Bahçekapı’da dükkanını açan Hacı Bekir, dükkanında memleketi Araç’tan getirdiği hemşehrilerini çırak olarak kullanmaya başlamış. Meslekte ustalaşan Araçlı şekerciler, daha sonra ayrı dükkanlar da açmışlar ve onlar da yanlarına memleketlilerini almışlar doğal olarak. Böylece Hacı Bekir’den başlayan bir gelenekle, Araçlıların “memleket mesleği” şekercilik olmuş.
Araçlıların şekerciliği 1936 yılında Tan gazetesinde yapılan bir röportajda ayrıntılarıyla açıklanıyor. Salâhaddin Güngör, büyük ihtimalle Hacı Bekir dükkanında çalışan bir tezgâhtara “Şekerciliği köyünüzde mi öğrendiniz,” diye sorunca, şu cevabı alıyor:
“Yok... İstanbulda öğreniriz. Şekercilik, bizde babadan oğula geçer, zanaattir. İstanbulda ihtiyar bir şekerci öldü mü, hemen köydeki delikanlı oğluna haber salarlar. O da, cebine üç beş kuruş harçlık koyarak İstanbula gelir. Tahtakalede Rüstem Paşa camii yakınında bir kahve vardır, Abdullah Çavuşun kahvesi derler. Acemi şekerci, doğruca oraya gelir. Şekerci hemşerilerle buluşur. Nerelerde ne iş olduğunu, onlar bilirler, acemiyi alıp tanıdıkları şekerciye götürürler. İş bulabilirse, ne âlâ... Hemence kapılanır. Bulamazsa, kahveyi öğrendi ya, gider gelir gayrı... Bir yerde hizmet çıkıncaya kadar... Ama bizim Araçlılar, hemşerilerini bakıp gözetirler. Aralarındaki muhtaçlara yardım ederler.”

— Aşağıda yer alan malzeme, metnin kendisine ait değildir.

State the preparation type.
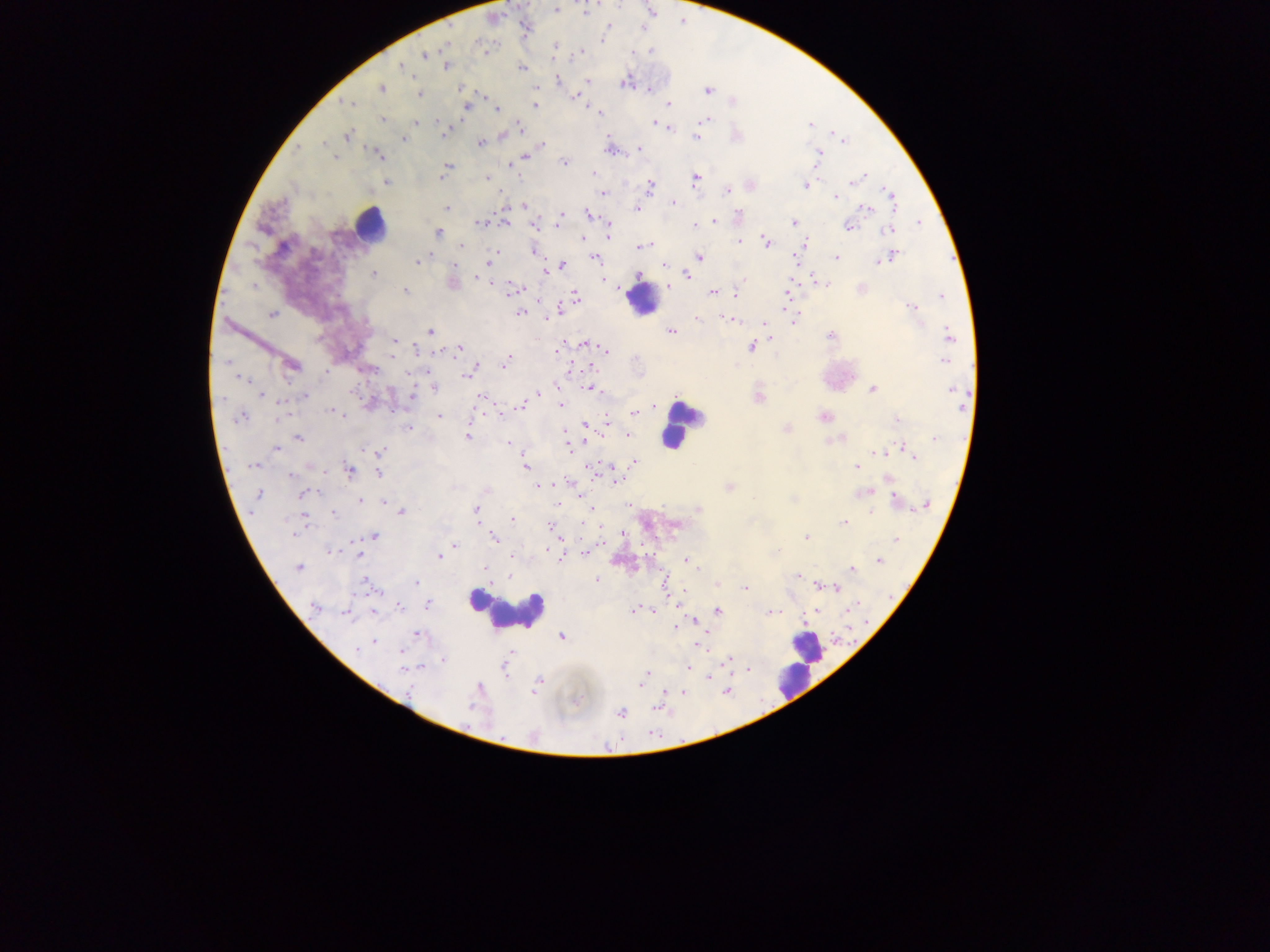
Thick blood smear.

field_of_view: single
malaria_parasite_locations: 'approximate centers as (x, y) in pixels: (556, 8), (607, 27), (603, 39), (482, 46), (555, 46), (650, 51), (633, 52), (580, 53), (424, 54), (401, 66), (447, 66), (522, 67), (559, 80), (586, 81), (626, 82), (381, 87), (460, 89), (709, 90), (419, 95), (578, 96), (346, 103), (669, 103), (534, 104), (466, 106), (497, 109), (598, 111), (382, 120), (705, 120), (417, 121), (655, 124), (810, 125), (661, 127), (521, 128), (669, 129), (444, 132), (347, 135), (503, 135), (696, 138), (404, 140), (845, 141), (324, 143), (479, 143), (542, 144), (298, 148), (639, 148), (609, 150), (818, 154), (378, 155), (525, 158), (334, 159), (564, 162), (511, 164), (447, 167), (443, 173), (594, 173), (486, 177), (862, 177), (696, 179), (857, 180), (386, 182), (805, 185), (650, 186), (727, 191), (602, 194), (835, 197), (891, 197), (673, 203), (524, 205), (446, 208), (867, 208), (637, 209), (588, 214), (738, 215), (561, 218), (713, 221), (480, 222), (506, 222), (794, 223), (534, 224), (848, 225), (610, 226), (694, 226), (889, 230), (438, 232), (609, 234), (583, 238), (740, 241), (766, 241), (805, 244), (646, 245), (461, 246), (640, 247), (535, 252), (894, 255), (699, 256), (428, 257), (595, 258), (837, 258), (417, 261), (489, 262), (879, 262), (663, 264), (562, 265), (545, 271), (691, 271), (373, 274), (687, 275), (745, 279), (482, 280), (453, 283), (821, 283), (668, 286), (514, 289), (405, 291), (713, 292), (736, 294), (576, 296), (942, 296), (912, 307), (558, 311), (521, 313), (272, 315), (698, 319), (729, 319), (793, 321), (764, 323), (429, 331), (670, 332), (831, 335), (949, 336), (395, 342), (586, 344), (752, 347), (458, 349), (559, 349), (417, 350), (605, 350), (944, 361), (505, 363), (292, 366), (469, 373), (243, 380), (434, 388), (590, 388), (873, 390), (954, 391), (261, 394), (537, 394), (305, 396), (413, 396), (482, 397), (759, 398), (521, 405), (562, 405), (654, 406), (335, 412), (634, 413), (439, 416), (239, 417), (824, 417), (897, 420), (607, 423), (586, 427), (407, 428), (787, 429), (628, 433), (467, 436), (299, 438), (838, 438), (935, 439), (508, 444), (569, 448), (276, 449), (876, 451), (908, 451), (380, 452), (913, 454), (634, 461), (253, 466), (526, 466), (856, 467), (349, 470), (379, 473), (289, 476), (616, 480), (539, 486), (730, 488), (866, 492), (258, 494), (303, 494), (360, 500), (897, 500), (385, 503), (927, 504), (698, 509), (401, 511), (477, 511), (871, 513), (334, 514), (304, 518), (513, 518), (844, 523), (551, 526), (554, 530), (374, 537), (806, 537), (493, 538), (896, 540), (455, 545), (330, 551), (777, 551), (585, 553), (359, 554), (513, 556), (439, 557), (687, 560), (879, 561), (298, 568), (852, 569), (485, 570), (798, 575), (597, 580), (367, 583), (416, 583), (665, 584), (718, 584), (820, 586), (745, 588), (837, 589), (314, 605), (428, 605), (399, 607), (718, 610), (634, 611), (651, 611), (773, 611), (374, 612), (346, 614), (416, 634), (561, 636), (374, 642), (699, 644), (358, 649), (400, 652), (728, 659), (443, 661), (689, 667), (404, 669), (505, 671), (646, 675), (642, 682), (537, 684), (727, 691), (683, 692), (621, 713)'
capture: mobile-phone photograph through a microscope
country: Ghana
image_size: 1270×952 pixels
leukocyte_locations: 'approximate centers as (x, y) in pixels: (369, 225), (644, 299), (677, 426), (505, 610), (806, 647), (801, 658)'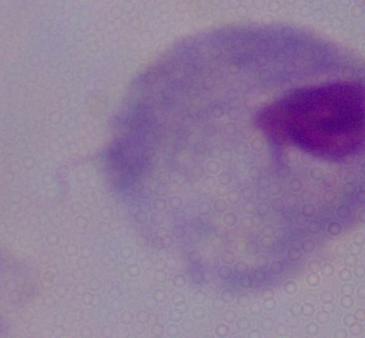

magnification = 1000x
modality = photomicrograph
identification = trichomonad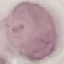
Summary:
  - Malaria status: uninfected
  - Image type: cell patch, automatically extracted from a larger field of view and resized to 64 × 64 pixels
  - Capture: smartphone camera at the microscope eyepiece
  - Stain: Giemsa
  - Preparation: thin blood smear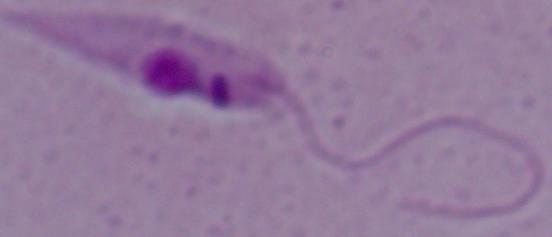

Summary:
  - Identification: Leishmania
  - Modality: micrograph
  - Magnification: 1000x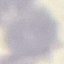

Result: no malaria parasites seen. Automatically extracted cell patch, resized to 64 × 64 pixels. Thin blood smear. Photographed with a smartphone camera at the microscope eyepiece. Giemsa stain.Name the blood parasite species.
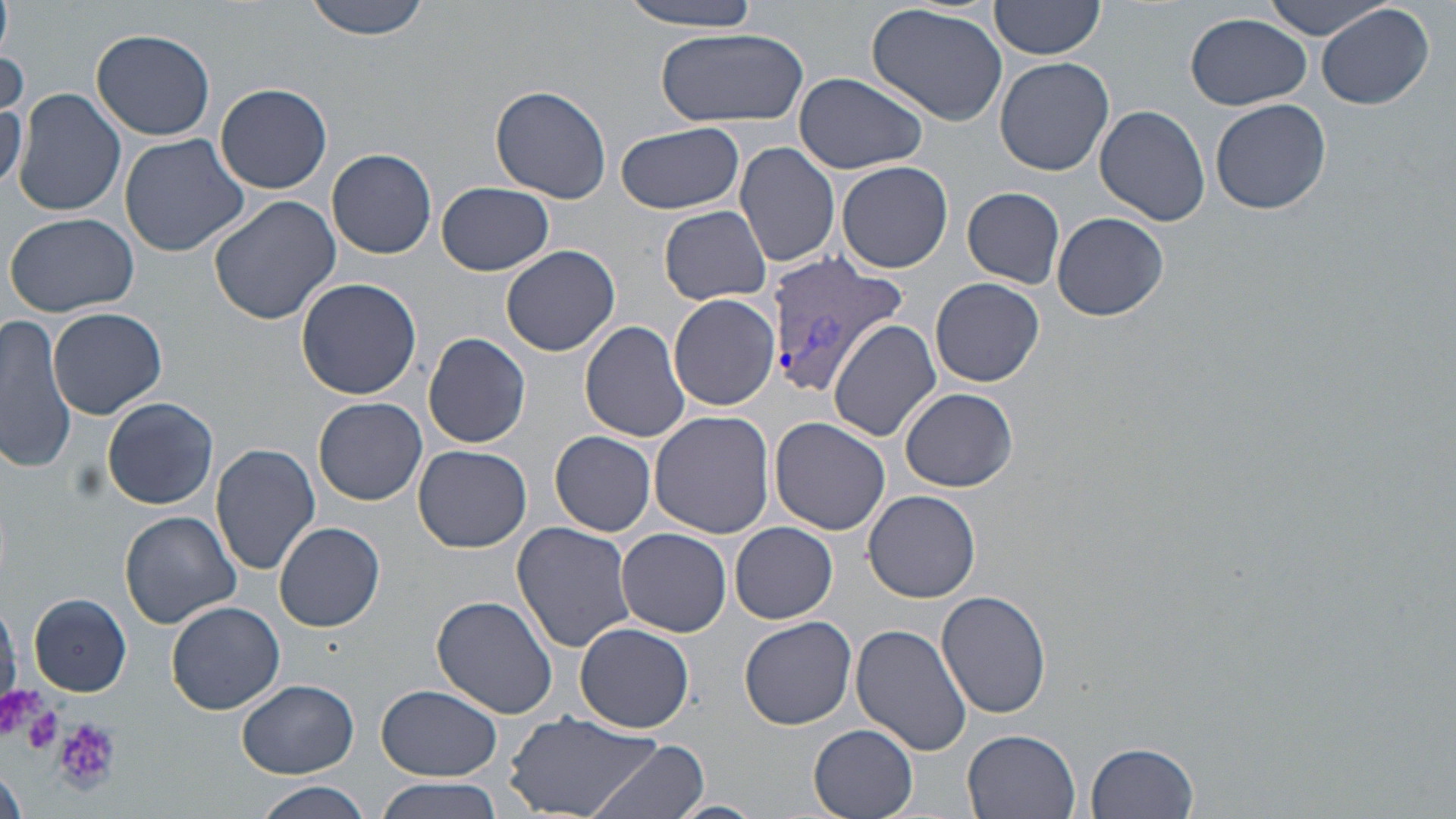
Plasmodium vivax.

Approximate bounding boxes as (x1, y1, x2, y2) in pixels. Uninfected red blood cell locations: (0, 0, 12, 57), (303, 0, 434, 41), (618, 0, 767, 29), (1264, 1, 1398, 40), (988, 2, 1107, 64), (1317, 3, 1435, 111), (866, 4, 1010, 129), (1185, 11, 1313, 110), (653, 26, 809, 127), (90, 28, 216, 141), (0, 38, 25, 121), (994, 57, 1113, 175), (793, 72, 928, 174), (216, 83, 332, 194), (490, 85, 613, 204), (14, 89, 126, 218), (1211, 97, 1332, 214), (0, 99, 27, 191), (1095, 104, 1210, 226), (616, 122, 746, 215), (117, 133, 250, 257), (734, 140, 841, 268), (326, 148, 438, 259), (837, 161, 954, 273), (437, 182, 555, 275), (963, 186, 1066, 288), (209, 194, 343, 324), (659, 206, 772, 305), (4, 211, 142, 315), (1053, 212, 1168, 321), (502, 246, 621, 356), (296, 276, 422, 400), (930, 278, 1044, 387), (668, 294, 779, 410), (47, 308, 166, 420), (0, 315, 76, 473), (580, 320, 694, 442), (830, 320, 942, 442), (423, 332, 532, 449), (899, 387, 1018, 492), (100, 396, 218, 510), (314, 398, 428, 505), (650, 411, 776, 540), (769, 416, 890, 534), (550, 431, 657, 535), (211, 442, 321, 575), (413, 444, 532, 553), (864, 489, 981, 602), (120, 511, 242, 628), (274, 522, 385, 632), (511, 522, 635, 653), (731, 523, 837, 623), (618, 529, 732, 638), (937, 589, 1054, 718), (28, 593, 132, 697), (432, 595, 560, 718), (165, 600, 286, 714), (738, 615, 857, 730), (575, 622, 694, 732), (851, 624, 972, 757), (237, 679, 358, 777), (375, 684, 503, 782), (505, 709, 668, 819), (808, 722, 919, 819), (962, 730, 1082, 819), (590, 739, 712, 819), (1084, 741, 1200, 819), (1, 768, 26, 819), (374, 779, 508, 819), (249, 782, 377, 819), (666, 799, 768, 819). Plasmodium vivax-infected red blood cell locations: (762, 255, 911, 400). Platelet locations: (0, 682, 46, 738), (22, 706, 62, 754), (54, 716, 121, 791). Thin blood film. Light microscopy. May-Grünwald-Giemsa stain. Single field of view. 1000x magnification. Image is 1456×819 pixels.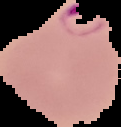

Summary:
  - Image size: 121×127 pixels
  - Preparation: thin blood smear
  - Result: Plasmodium parasites identified
  - Image type: segmented cell region on a black backgroundIdentify the cell.
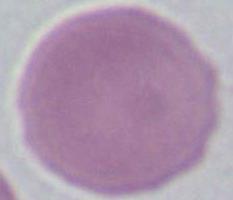

This is an erythrocyte.

Summary:
  - Magnification: 1000x
  - Modality: micrographGive the position of every leukocyte visible.
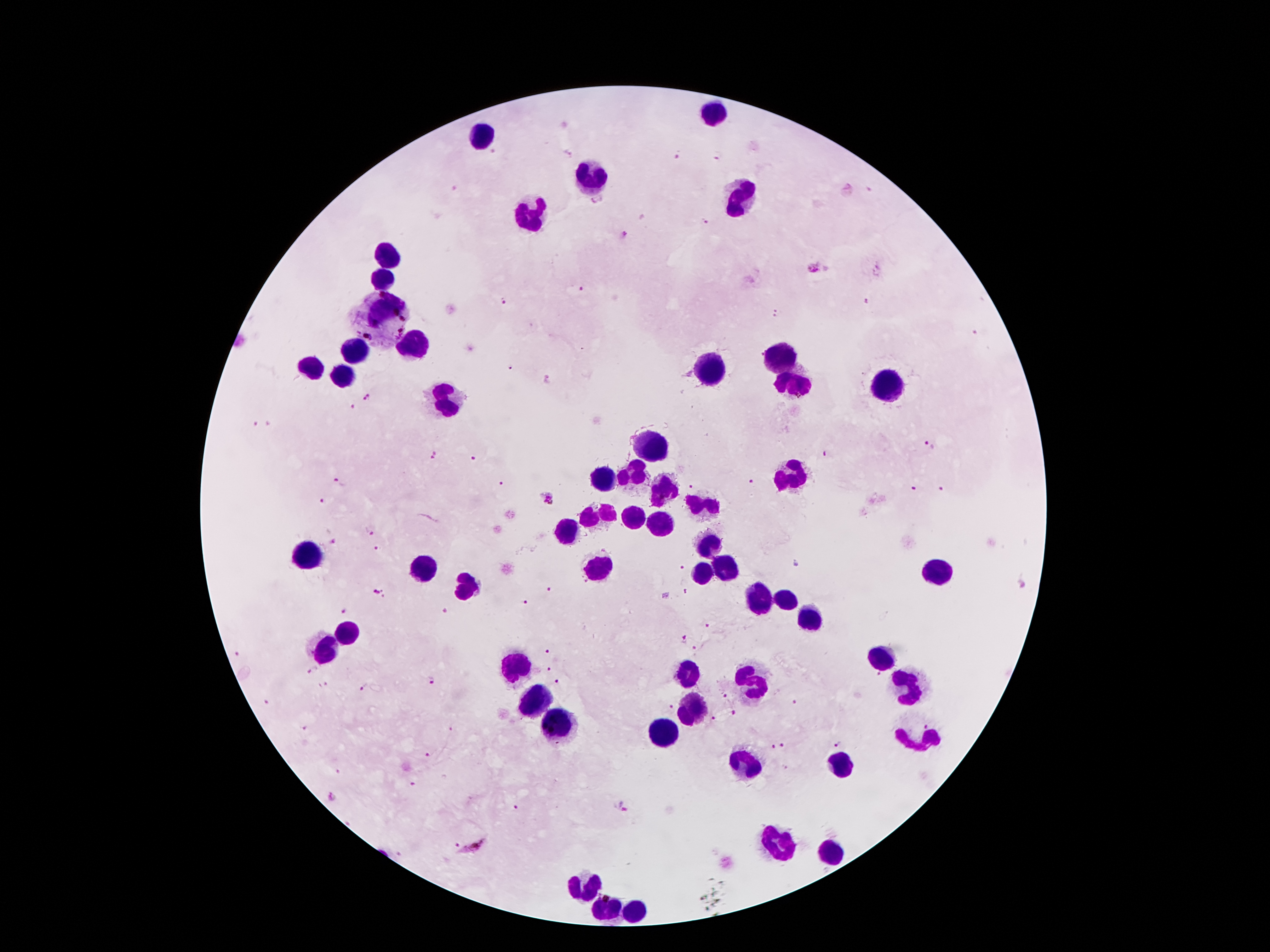

Approximate object centers, in pixels from the top-left corner.
Leukocytes: (x=719, y=115), (x=484, y=136), (x=595, y=181), (x=742, y=202), (x=528, y=214), (x=389, y=252), (x=387, y=277), (x=387, y=315), (x=412, y=346), (x=351, y=353), (x=782, y=359), (x=305, y=367), (x=711, y=369), (x=345, y=376), (x=795, y=380), (x=887, y=384), (x=446, y=401), (x=650, y=441), (x=635, y=472), (x=599, y=479), (x=792, y=479), (x=664, y=491), (x=702, y=504), (x=599, y=516), (x=635, y=518), (x=660, y=525), (x=568, y=533), (x=711, y=552), (x=311, y=560), (x=429, y=568), (x=601, y=569), (x=725, y=569), (x=937, y=571), (x=704, y=575), (x=468, y=588), (x=784, y=596), (x=757, y=605), (x=809, y=617), (x=347, y=632), (x=328, y=649), (x=516, y=669), (x=689, y=677), (x=759, y=681), (x=535, y=703), (x=690, y=708), (x=555, y=728), (x=655, y=733), (x=841, y=763), (x=740, y=767), (x=780, y=842), (x=832, y=851), (x=583, y=890), (x=631, y=910), (x=606, y=912).

Summary:
  - Malaria parasite locations: (x=718, y=154), (x=678, y=155), (x=597, y=200), (x=706, y=222), (x=624, y=236), (x=813, y=266), (x=584, y=289), (x=865, y=299), (x=502, y=302), (x=775, y=312), (x=973, y=333), (x=513, y=368), (x=547, y=380), (x=368, y=397), (x=351, y=406), (x=253, y=423), (x=929, y=444), (x=826, y=453), (x=434, y=455), (x=473, y=458), (x=753, y=480), (x=339, y=482), (x=500, y=483), (x=692, y=484), (x=913, y=487), (x=941, y=490), (x=549, y=497), (x=322, y=500), (x=371, y=532), (x=335, y=542), (x=376, y=549), (x=682, y=568), (x=1023, y=585), (x=548, y=588), (x=379, y=591), (x=684, y=592), (x=525, y=602), (x=443, y=610), (x=344, y=612), (x=708, y=627), (x=685, y=639), (x=694, y=649), (x=546, y=651), (x=239, y=653), (x=313, y=668), (x=550, y=670), (x=879, y=676), (x=433, y=680), (x=557, y=683), (x=324, y=686), (x=363, y=688), (x=725, y=696), (x=794, y=702), (x=264, y=703), (x=672, y=708), (x=733, y=713), (x=716, y=717), (x=305, y=728), (x=449, y=728), (x=837, y=745), (x=773, y=747), (x=784, y=747), (x=427, y=755), (x=414, y=785), (x=333, y=799), (x=621, y=806), (x=515, y=808), (x=457, y=845), (x=476, y=848)
  - Magnification: 100x
  - Stain: Giemsa
  - Patient malaria status: infected with Plasmodium falciparum
  - Capture: smartphone camera through the microscope eyepiece
  - Image size: 1270×952 pixels
  - Field of view: one from this slide
  - Preparation: thick blood smear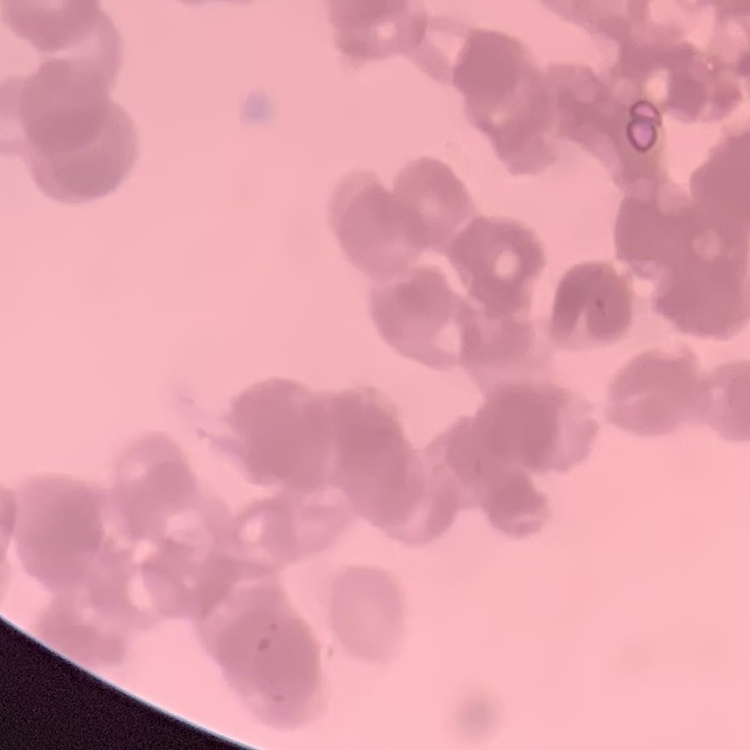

Köyden gelen acemi şekerci işe nasıl başlar peki? Yine adı meçhul tezgâhtarımız anlatıyor: “İlkin gel git... Ayak hizmetleri verirler. Beş altı sene, çırak olarak çalışır. Odan sonra, kalfa peştemalını kuşanarak, akide kazanının başına geçer. Akideyi kesip, pişirmesini, iyice öğrendi mi, badem şekeri yapmaya başlar. Daha sonra da lokumcu olur.”
Yeri gelmişken malukatfuruşluk yapalım. Lokuma başlarda “lât-i-lokum” denirdi ve bu da “Boğazın rahatı” anlamına gelen “râhat-ül-hulkûm” sözcüğünden türemişti. Hatta Ulunay onun da çeşitleri olduğundan söz eder. Yumuşaklığından kinaye, “cânan döşeği” diye bir lokum bile varmış meselâ!
Araç”lıların şerecliği bugün de sürüyor. Kasabada Hacı Bekir müessesine bir şekilde bulaşmamış kimse bulmak zor. Her yıl Haziran ayı sonunda “Şekercilik-Pastacılık Yayla Şenlikleri” yapılıyor.
Kara Kemal Bey ve tahin helvası
Tamam, Hacı Bekir müessesesi, kurucusu olan Hacı Bekir’in zamanında da pek namlıymış. Hatta Saray’ın şekercibaşısı olma sorumluluğunu bile üstlenmiş. Avrupa’ya giden Saray hediyelerinde ve uluslararası sergilerde Hacı Bekir’in şekerleri ve lokumları mutlaka yer alırmış. Ama en büyük atılım onun torunu Ali Muhiddin Hacı Bekir zamanında yapılmıştır. Henüz on yaşındayken, 1904 yılında müessesenin başına geçen Muhiddin bey, daha sonraki yıllarda çapkınlıklarıyla da pek meşhur olacaktır. Ama bu bambaşka bir yazının konusu olduğundan şimdilik bir kenara bırakalım.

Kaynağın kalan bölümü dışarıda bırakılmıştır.